Records taken from a collection
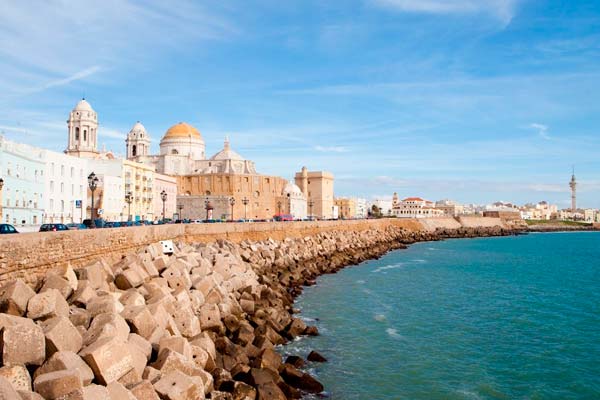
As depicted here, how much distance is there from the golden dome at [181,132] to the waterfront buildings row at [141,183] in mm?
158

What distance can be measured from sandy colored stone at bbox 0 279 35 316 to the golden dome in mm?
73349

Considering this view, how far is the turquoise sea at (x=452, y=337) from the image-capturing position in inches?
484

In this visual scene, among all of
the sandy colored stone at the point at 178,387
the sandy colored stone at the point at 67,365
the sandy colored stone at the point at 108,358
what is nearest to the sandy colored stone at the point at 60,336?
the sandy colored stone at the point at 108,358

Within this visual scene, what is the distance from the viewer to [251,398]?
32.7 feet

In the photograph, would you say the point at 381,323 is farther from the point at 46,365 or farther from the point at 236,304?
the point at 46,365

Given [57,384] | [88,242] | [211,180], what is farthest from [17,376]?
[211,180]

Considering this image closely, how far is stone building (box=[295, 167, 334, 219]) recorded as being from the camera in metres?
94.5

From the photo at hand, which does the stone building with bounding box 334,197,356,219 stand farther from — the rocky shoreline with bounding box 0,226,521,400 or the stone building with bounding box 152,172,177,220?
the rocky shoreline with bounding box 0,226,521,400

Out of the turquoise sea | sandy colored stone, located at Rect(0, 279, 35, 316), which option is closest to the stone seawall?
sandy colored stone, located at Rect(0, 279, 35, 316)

### TASK TO CARRY OUT
Render the records above as a two-column CSV with the headers text and answer, one row per record. Put each record's text and its answer in separate quoted fields, turn line breaks into spaces, and leave the pictures out.

### RESULT
text,answer
"As depicted here, how much distance is there from the golden dome at [181,132] to the waterfront buildings row at [141,183] in mm?","158"
"What distance can be measured from sandy colored stone at bbox 0 279 35 316 to the golden dome in mm?","73349"
"Considering this view, how far is the turquoise sea at (x=452, y=337) from the image-capturing position in inches?","484"
"In this visual scene, among all of the sandy colored stone at the point at 178,387 the sandy colored stone at the point at 67,365 the sandy colored stone at the point at 108,358 what is nearest to the sandy colored stone at the point at 60,336?","the sandy colored stone at the point at 108,358"
"Within this visual scene, what is the distance from the viewer to [251,398]?","32.7 feet"
"In the photograph, would you say the point at 381,323 is farther from the point at 46,365 or farther from the point at 236,304?","the point at 46,365"
"Given [57,384] | [88,242] | [211,180], what is farthest from [17,376]?","[211,180]"
"Considering this image closely, how far is stone building (box=[295, 167, 334, 219]) recorded as being from the camera in metres?","94.5"
"From the photo at hand, which does the stone building with bounding box 334,197,356,219 stand farther from — the rocky shoreline with bounding box 0,226,521,400 or the stone building with bounding box 152,172,177,220?","the rocky shoreline with bounding box 0,226,521,400"
"Out of the turquoise sea | sandy colored stone, located at Rect(0, 279, 35, 316), which option is closest to the stone seawall?","sandy colored stone, located at Rect(0, 279, 35, 316)"